23. 〔Cryptocurrency and Verification by Gaming Engine Smart Contract System〕 A gaming engine smart contract system, A gaming engine programmed with an execution framework, a software development environment, and an architecture providing a set of gaming engine services with predefined tools for a digital content developer to create a set of game engine-generated environments. The smart contract system programmed with a smart contract service related to a transaction based on electronically verifiable conditions in the execution framework. A cryptocurrency system programmed with a blockchain distributed ledger service enabling cryptocurrency transactions in relation to the gaming engine and the smart contract system. A gaming engine smart contract system characterized by including a verification system configured to cooperate with the gaming engine and the smart contract system to verify that the parties to the smart contract have fulfilled the obligations of the smart contract based on the cryptocurrency transaction.

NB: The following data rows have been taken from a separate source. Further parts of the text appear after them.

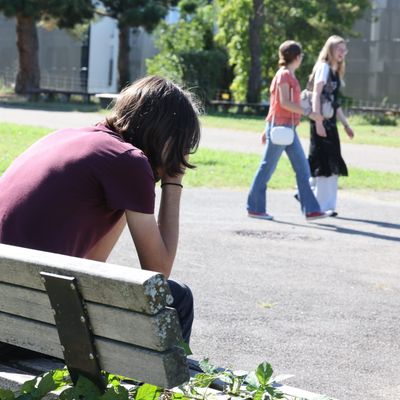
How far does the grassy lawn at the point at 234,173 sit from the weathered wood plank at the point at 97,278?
1065 centimetres

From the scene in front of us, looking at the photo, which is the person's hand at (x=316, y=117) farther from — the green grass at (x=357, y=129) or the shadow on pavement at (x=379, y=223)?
the green grass at (x=357, y=129)

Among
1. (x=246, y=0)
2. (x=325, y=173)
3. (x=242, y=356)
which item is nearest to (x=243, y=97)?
(x=246, y=0)

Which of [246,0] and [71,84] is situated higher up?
[246,0]

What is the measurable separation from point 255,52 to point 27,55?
1032cm

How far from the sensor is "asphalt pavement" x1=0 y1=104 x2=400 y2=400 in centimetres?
523

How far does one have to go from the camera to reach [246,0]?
141ft

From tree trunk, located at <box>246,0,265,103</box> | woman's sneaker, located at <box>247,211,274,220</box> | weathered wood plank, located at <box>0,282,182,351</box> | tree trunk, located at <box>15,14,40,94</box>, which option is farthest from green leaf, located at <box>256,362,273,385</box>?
tree trunk, located at <box>15,14,40,94</box>

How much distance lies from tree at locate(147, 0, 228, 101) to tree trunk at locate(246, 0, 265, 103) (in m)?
2.74

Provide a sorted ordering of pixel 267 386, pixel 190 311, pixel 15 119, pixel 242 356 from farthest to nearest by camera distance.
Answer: pixel 15 119
pixel 242 356
pixel 190 311
pixel 267 386

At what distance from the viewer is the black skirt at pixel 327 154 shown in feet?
36.3

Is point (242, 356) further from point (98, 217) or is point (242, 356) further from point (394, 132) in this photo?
point (394, 132)

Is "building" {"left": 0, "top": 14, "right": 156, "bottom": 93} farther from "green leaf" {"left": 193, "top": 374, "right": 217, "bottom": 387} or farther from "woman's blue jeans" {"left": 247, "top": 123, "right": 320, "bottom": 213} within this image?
"green leaf" {"left": 193, "top": 374, "right": 217, "bottom": 387}

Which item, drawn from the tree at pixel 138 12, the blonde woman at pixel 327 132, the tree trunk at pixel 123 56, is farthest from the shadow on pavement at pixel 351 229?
the tree trunk at pixel 123 56

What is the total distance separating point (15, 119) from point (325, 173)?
19268mm
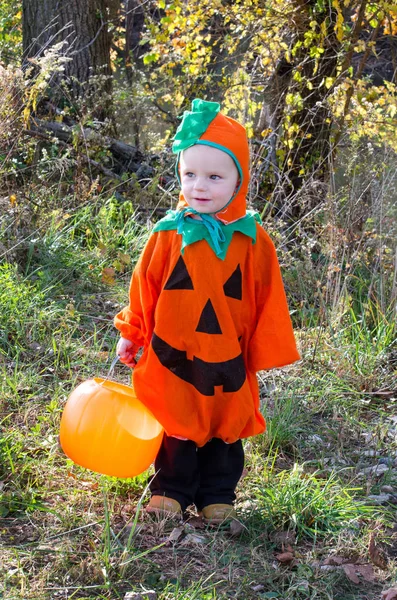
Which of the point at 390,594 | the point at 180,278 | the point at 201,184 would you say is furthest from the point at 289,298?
the point at 390,594

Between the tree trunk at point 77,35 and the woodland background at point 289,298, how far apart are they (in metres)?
0.02

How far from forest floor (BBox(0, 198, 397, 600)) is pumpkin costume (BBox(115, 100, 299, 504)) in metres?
0.38

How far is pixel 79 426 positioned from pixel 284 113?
3.75m

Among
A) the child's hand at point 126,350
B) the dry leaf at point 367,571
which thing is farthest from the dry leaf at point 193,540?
the child's hand at point 126,350

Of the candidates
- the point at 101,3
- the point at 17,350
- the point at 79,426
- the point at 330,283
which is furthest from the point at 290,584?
the point at 101,3

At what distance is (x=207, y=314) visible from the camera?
9.12 ft

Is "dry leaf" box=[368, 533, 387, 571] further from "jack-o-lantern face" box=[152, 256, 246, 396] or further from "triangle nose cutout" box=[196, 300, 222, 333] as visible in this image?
"triangle nose cutout" box=[196, 300, 222, 333]

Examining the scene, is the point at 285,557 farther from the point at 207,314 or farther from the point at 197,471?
the point at 207,314

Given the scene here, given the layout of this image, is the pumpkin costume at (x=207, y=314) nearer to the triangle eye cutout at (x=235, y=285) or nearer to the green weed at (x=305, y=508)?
the triangle eye cutout at (x=235, y=285)

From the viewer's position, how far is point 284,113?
587cm

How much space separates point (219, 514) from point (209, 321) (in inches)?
30.4

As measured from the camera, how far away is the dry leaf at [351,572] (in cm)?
269

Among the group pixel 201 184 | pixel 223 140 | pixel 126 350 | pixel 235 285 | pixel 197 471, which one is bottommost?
pixel 197 471

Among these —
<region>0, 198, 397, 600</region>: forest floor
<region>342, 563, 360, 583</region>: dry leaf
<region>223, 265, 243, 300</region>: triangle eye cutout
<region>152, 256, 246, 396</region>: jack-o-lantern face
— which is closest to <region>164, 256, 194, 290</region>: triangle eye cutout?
<region>152, 256, 246, 396</region>: jack-o-lantern face
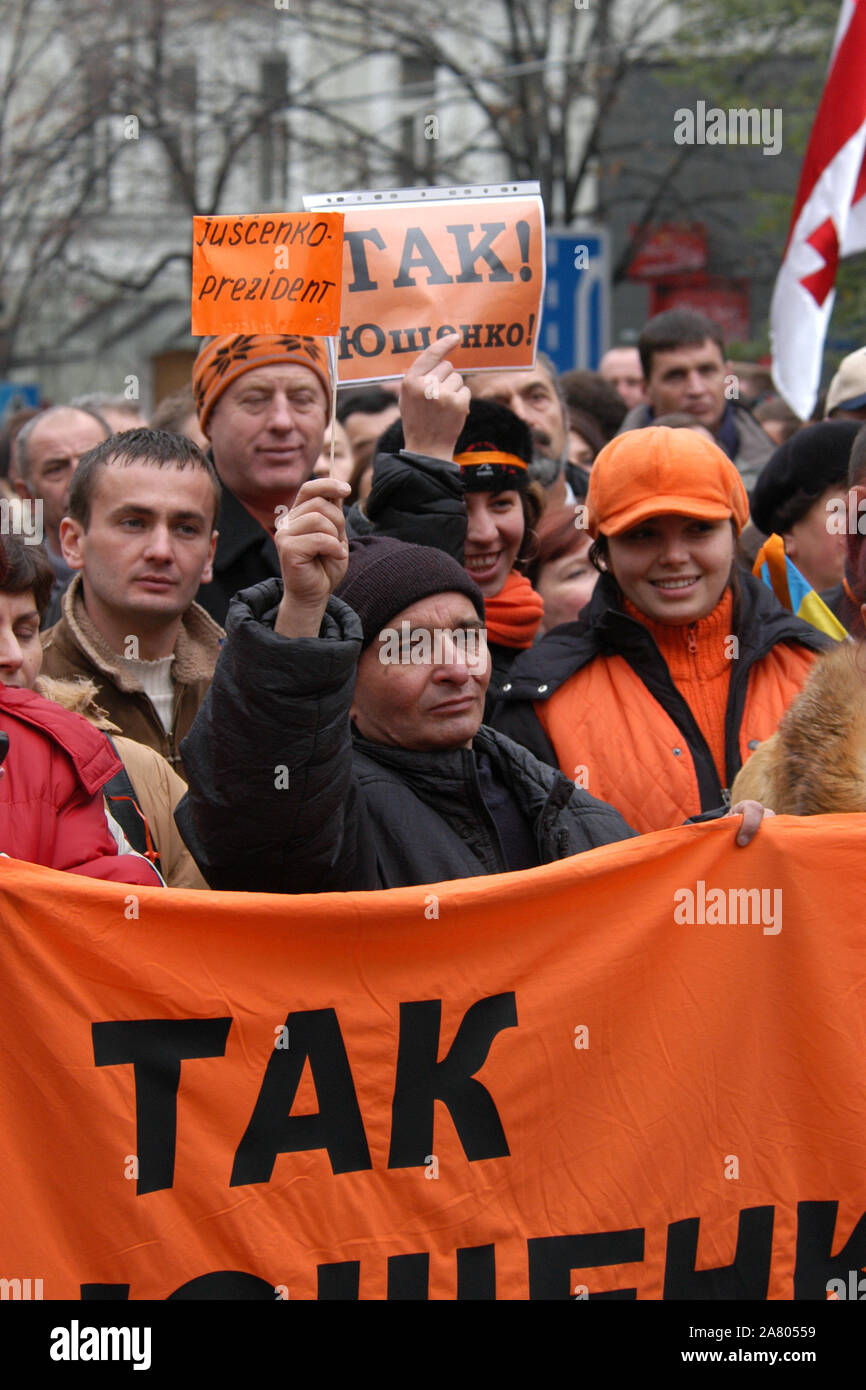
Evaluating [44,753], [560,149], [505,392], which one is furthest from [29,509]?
[560,149]

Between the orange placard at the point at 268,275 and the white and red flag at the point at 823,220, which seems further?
the white and red flag at the point at 823,220

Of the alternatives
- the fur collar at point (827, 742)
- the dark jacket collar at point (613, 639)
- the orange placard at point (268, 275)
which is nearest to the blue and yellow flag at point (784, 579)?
the dark jacket collar at point (613, 639)

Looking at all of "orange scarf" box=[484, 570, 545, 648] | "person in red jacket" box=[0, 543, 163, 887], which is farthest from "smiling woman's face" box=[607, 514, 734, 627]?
"person in red jacket" box=[0, 543, 163, 887]

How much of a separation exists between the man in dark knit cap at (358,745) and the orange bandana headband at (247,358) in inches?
54.8

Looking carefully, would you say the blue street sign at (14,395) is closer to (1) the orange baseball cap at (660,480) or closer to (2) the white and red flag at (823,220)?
(2) the white and red flag at (823,220)

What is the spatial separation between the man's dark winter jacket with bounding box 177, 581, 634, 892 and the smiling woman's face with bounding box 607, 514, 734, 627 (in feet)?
2.35

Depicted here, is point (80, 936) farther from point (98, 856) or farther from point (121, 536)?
point (121, 536)

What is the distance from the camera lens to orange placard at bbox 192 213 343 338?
3.25 metres

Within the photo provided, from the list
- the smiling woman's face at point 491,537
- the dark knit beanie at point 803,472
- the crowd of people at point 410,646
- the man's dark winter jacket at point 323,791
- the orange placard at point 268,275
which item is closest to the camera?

24. 〔Simulation and Distributed Ledger by Gaming Engine Smart Contract System〕 A gaming engine smart contract system, A gaming engine programmed with an execution framework, a software development environment, and an architecture providing a set of gaming engine services with predefined tools for a digital content developer to create a set of game engine-generated environments. A smart contract system programmed with a smart contract service related to a transaction based on electronically verifiable conditions in the execution framework, and A distributed ledger system programmed with a distributed ledger service that records the transaction related to the smart contract system during the execution of the smart contract, and A simulation system configured to perform a simulation in relation to at least one of smart contract input, smart contract setting, or smart contract execution related to the smart contract system based on the transaction. A gaming engine smart contract system characterized by including the same.